The chief reason people brownbag is to save money. The arithmetic looks like a slam dunk. Say it costs, on average, $3 to brownbag and $8 to buy takeout. Multiply that difference of $5 by number of working days and you get a savings of $100 a month, or over $1,100 a year.

Well, not so fast. The calculus is actually a little bit more complicated. Say you are a person who bills for her time. Like a doctor, lawyer, or consultant. Then you must count the opportunity cost of brown bagging.

Opportunity cost is the economist’s way of judging a tradeoff. It compares the task at hand to an alternative use of a resource like time or money. In this case, opportunity cost is a measure of the lost opportunity involved in the time it takes to make your lunch. The value of that time is the money foregone in billing a client.
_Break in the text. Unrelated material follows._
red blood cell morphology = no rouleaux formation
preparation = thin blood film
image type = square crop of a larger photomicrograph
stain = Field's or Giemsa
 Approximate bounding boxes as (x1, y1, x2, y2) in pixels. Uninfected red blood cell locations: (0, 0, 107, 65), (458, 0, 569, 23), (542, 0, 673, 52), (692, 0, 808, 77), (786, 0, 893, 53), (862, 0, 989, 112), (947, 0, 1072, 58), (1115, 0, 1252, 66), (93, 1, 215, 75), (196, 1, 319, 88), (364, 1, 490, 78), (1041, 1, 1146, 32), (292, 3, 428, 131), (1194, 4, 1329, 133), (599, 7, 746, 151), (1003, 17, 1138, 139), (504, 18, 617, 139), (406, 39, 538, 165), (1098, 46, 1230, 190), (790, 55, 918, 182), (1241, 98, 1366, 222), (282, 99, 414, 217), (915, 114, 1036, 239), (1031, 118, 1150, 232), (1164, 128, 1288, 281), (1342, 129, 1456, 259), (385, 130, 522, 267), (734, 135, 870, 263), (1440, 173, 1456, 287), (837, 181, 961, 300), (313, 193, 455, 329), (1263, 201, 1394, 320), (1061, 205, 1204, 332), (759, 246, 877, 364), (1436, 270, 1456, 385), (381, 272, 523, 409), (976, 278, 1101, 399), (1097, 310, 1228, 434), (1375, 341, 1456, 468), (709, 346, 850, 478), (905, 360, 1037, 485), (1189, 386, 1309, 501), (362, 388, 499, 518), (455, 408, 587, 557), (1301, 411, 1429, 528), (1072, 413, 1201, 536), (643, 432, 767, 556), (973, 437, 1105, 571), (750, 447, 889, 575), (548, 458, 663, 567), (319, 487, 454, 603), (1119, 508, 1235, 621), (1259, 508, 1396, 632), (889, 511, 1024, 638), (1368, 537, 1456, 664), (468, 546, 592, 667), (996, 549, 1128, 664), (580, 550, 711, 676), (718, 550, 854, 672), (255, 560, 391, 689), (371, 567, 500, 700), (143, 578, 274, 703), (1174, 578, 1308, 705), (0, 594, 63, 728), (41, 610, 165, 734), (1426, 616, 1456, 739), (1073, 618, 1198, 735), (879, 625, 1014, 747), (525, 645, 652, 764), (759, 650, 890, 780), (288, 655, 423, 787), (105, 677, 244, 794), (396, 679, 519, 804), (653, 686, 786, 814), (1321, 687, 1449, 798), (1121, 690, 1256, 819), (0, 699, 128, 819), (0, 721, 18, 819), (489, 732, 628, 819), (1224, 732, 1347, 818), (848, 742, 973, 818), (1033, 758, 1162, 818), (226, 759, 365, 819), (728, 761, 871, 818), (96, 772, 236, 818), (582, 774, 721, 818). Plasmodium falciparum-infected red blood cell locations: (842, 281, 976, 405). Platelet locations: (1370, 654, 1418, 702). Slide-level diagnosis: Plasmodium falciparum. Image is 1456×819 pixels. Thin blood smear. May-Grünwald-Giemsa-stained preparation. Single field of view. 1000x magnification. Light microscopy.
Let’s say you bill $150 an hour and it takes you 15 minutes to slap together a tuna-fish sandwich. That means the 15 minutes it takes you to make your lunch costs $37.50. Then add in the raw material of $3 for a grand total of $40.50.

That’s right. Factoring in the opportunity costs makes that brown-bag worth over $40.

Now, to be fair, you might have to wait in line to get your takeout. But if getting a smoked turkey with apple costs less than 12 minutes of your time, it’s cheaper than brown-bagging.

In other words, if you have a very fast deli in your neighborhood, your morning quandry is solved. Takeout rules.

And, as a bonus, I did this entire commentary without mentioning that other economic concept: There is no such thing as a free lunch.

RYSSDAL: Economist Susan Lee lives in New York City.